▶ **TRABALHO A REALIZAR**: Reproduza sem alterações o trecho do excerto sobre a tutela jurisdicional efetiva que vai de "Durante muito tempo" até "jurisdicional efectiva administrativa.", inclusive.

━━━━━ EXCERTO DADO ━━━━━

Este princípio é reafirmado em diversos planos, os autores costumam identificar, essencialmente, três dimensões, no que respeita ao princípio da accionabilidade da actividade administrativa lesiva dos particulares (art. 2.º, n.º 2), determinando que a todo o direito legalmente protegido corresponde a tutela adequada junto dos tribunais administrativos, quanto à disponibilidade de acções ou meios principais adequados, no plano cautelar e executivo e da utilidade e da eficácia das sentenças proferidas pelos tribunais administrativos.
Entendemos que é necessário admitir e defender que para a existência de um contencioso administrativo de plena jurisdição, sob a égide do principio da tutela jurisdicional efectiva administrativa contrapondo uma interpretação mais aberta do princípio da separação de poderes, a possibilidade de emissão de sentenças substitutivas de actos administrativos vinculados, na fase declarativa do processo assim como a execução de penas. Veja-se os artigos 3.º, n.º 3, 109.º, n.º 3, 164.º, n.º 4, alínea c), 167.º, n.º 6, 179.º, n.º 5.
Alguns autores aludem ao princípio da economia processual, no sentido de que a produção de um efeito substitutivo pela sentença exarada em sede declarativa seja uma antecipação dos efeitos típicos da fase executiva “complementar”, evitando assim o recurso a uma nova acção e eliminando todos os custos inerentes.

VI.

Durante muito tempo vingou em Portugal a negação da possibilidade de sentenças de condenação à prática do acto devido, segundo esta concepção a Administração só podia ser condenada ao pagamento de quantias pecuniárias. Alegava-se que a emissão de sentenças condenatórias violava o princípio da separação de poderes. Mas houve a necessidade de relembrar os cânones interpretativos do texto constitucional para conceber o princípio da separação de poderes de modo relativo (negar o valor absoluto), antes tem de ser interpretado e compatibilizado juntamente com os demais princípios que a Constituição prevê, mormente, para este efeito, com o princípio da tutela jurisdicional efectiva administrativa.

━━━━━ LINHAS FORNECIDAS ━━━━━

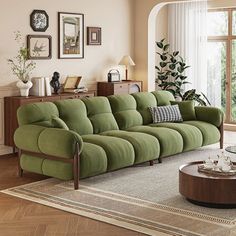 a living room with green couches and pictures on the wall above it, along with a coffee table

━━━━━
━━━━━ LINHAS FORNECIDAS ━━━━━

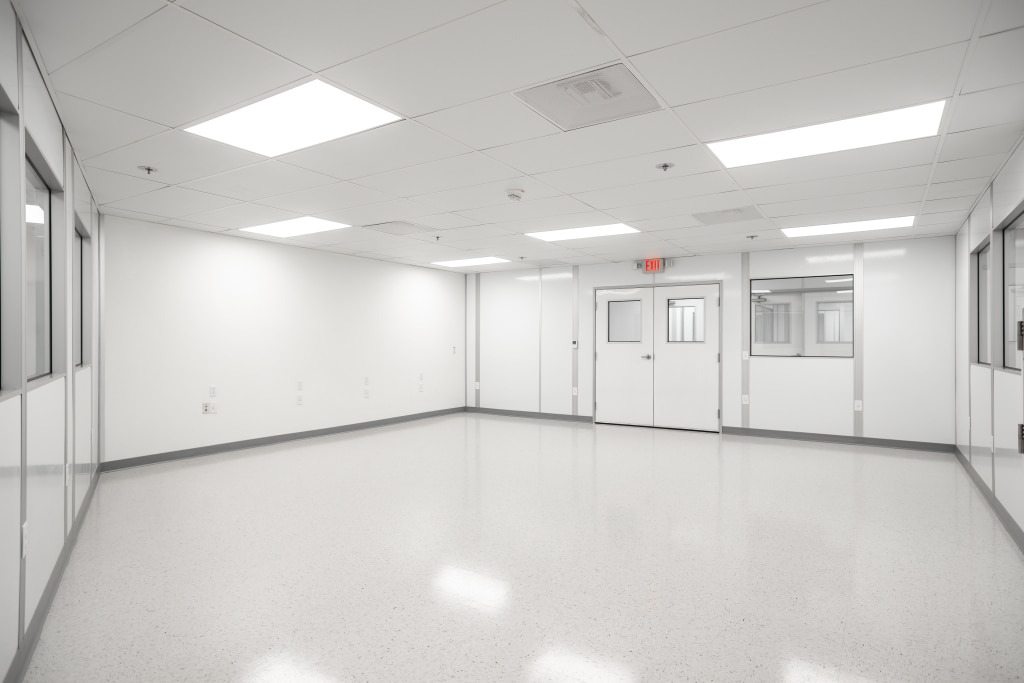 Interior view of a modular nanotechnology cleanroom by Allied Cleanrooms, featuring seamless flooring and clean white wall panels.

━━━━━

▶ **RESOLUÇÃO**:
Durante muito tempo vingou em Portugal a negação da possibilidade de sentenças de condenação à prática do acto devido, segundo esta concepção a Administração só podia ser condenada ao pagamento de quantias pecuniárias. Alegava-se que a emissão de sentenças condenatórias violava o princípio da separação de poderes. Mas houve a necessidade de relembrar os cânones interpretativos do texto constitucional para conceber o princípio da separação de poderes de modo relativo (negar o valor absoluto), antes tem de ser interpretado e compatibilizado juntamente com os demais princípios que a Constituição prevê, mormente, para este efeito, com o princípio da tutela jurisdicional efectiva administrativa.